Certainly, getting as much work done successfully as we’ve done in such a short time, has been huge. We did a presentation at the Healthcare Data Analytics Conference; it’s really an all-analytics conference. And when we told them what we did, jaws dropped. And that was in the same sentence as our saying, we think we can replace the data warehouse. And we’re kind of beyond that already. So the second big challenge, which still faces us, is converting existing analytics to the new platform, and that’s underway now. And, as with anything, change is difficult for some people.

Also, you’re really trying to move to a self-service mode for the end-users of data, correct?

Yes, exactly. And to do that, we have to take the semantic layer into account.
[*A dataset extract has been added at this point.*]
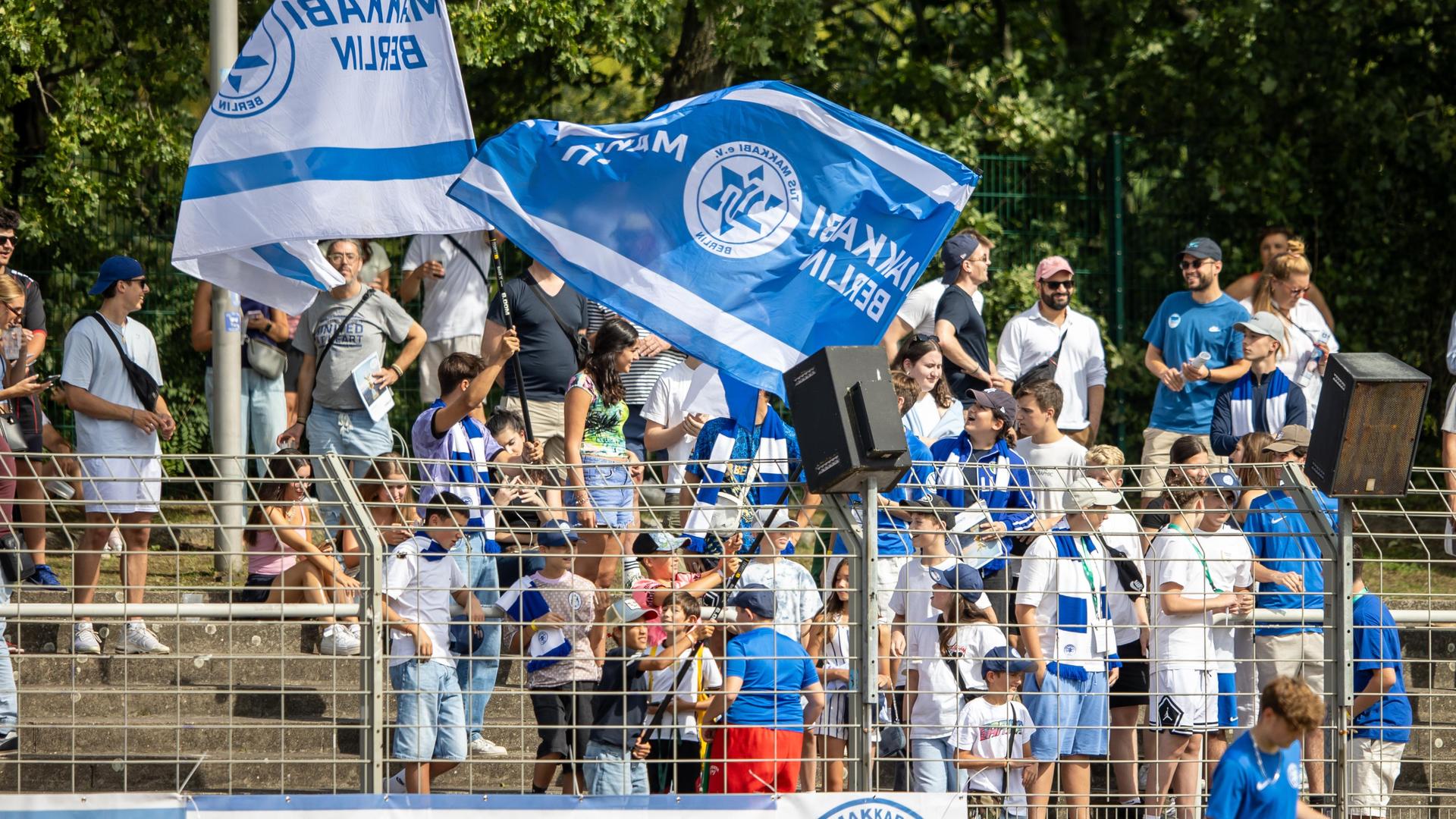 Antisemitismus bei Fußballspielen: Innensenatorin kritisiert Angriffe auf Makkabi-Spieler in Neuköl…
So we’re pushing Tableau right now as a key front-end tool so that end-users can self-service. And we’ve never really had a good data model for this data. End-users were used to working off a particular vendor’s data model, with all its limitations; but we’re creating our own data model. And why that’s so important is that finally, analysts will have the ability to take data that’s already cleansed and governed, and they can really focus on just analytics. And further, when you have a tool like Tableau, you really want to set it on top of model data, to work optimally.

What have been the key lessons learned so far in this work?

First of all, we have to embrace change. This is IT. You can’t keep the same technology forever, or it’s stale. So you have to look at what is the next big thing, and what we can take advantage of for greater efficiency. ROI is very important. And one thing about Hadoop is that it’s open-source, it’s commodity hardware. In other words, we can go to any vendor and buy some HP servers and use those. We don’t have to buy a specific vendor’s appliance that is a combination of hardware and software that is so expensive.

And in the old days, you’d take the data that you have that makes sense with the use cases you have. And we’ve got 30 terabytes of data in our CDI. Now with the Hadoop platform, we’ve got 600 terabytes of data. Now, Hadoop in effect, inherently makes a triple copy of everything, for high availability built in. But we’re up to a capacity of 200 terabytes of usable data.

That’s a lot of data!

Yes, it’s amazing, right? That’s our capacity. And we have a new mindset now: if we need one piece of data, don’t just go for that one piece of data, get it all. If cardiology needs one or two tables of data, we’ll tell cardiology, let’s go for all of your data. So it’s a different mindset as well.

What would you tell your colleagues about the work you and your colleagues have been doing, and how they should understand it, in the context of data architecture work they might be doing?

I would say, keep your eyes on Geisinger. This is our plan—to get rid of our data warehouse in 18 months. So I’m telling colleagues, keep your eyes on Geisinger. I think we’re going to win this. I think we can do it; and we’re happy to share what we’ve done. We have done a lot. It’s been a crazy ride, but it’s also been an exciting one, and we’re making big strides here.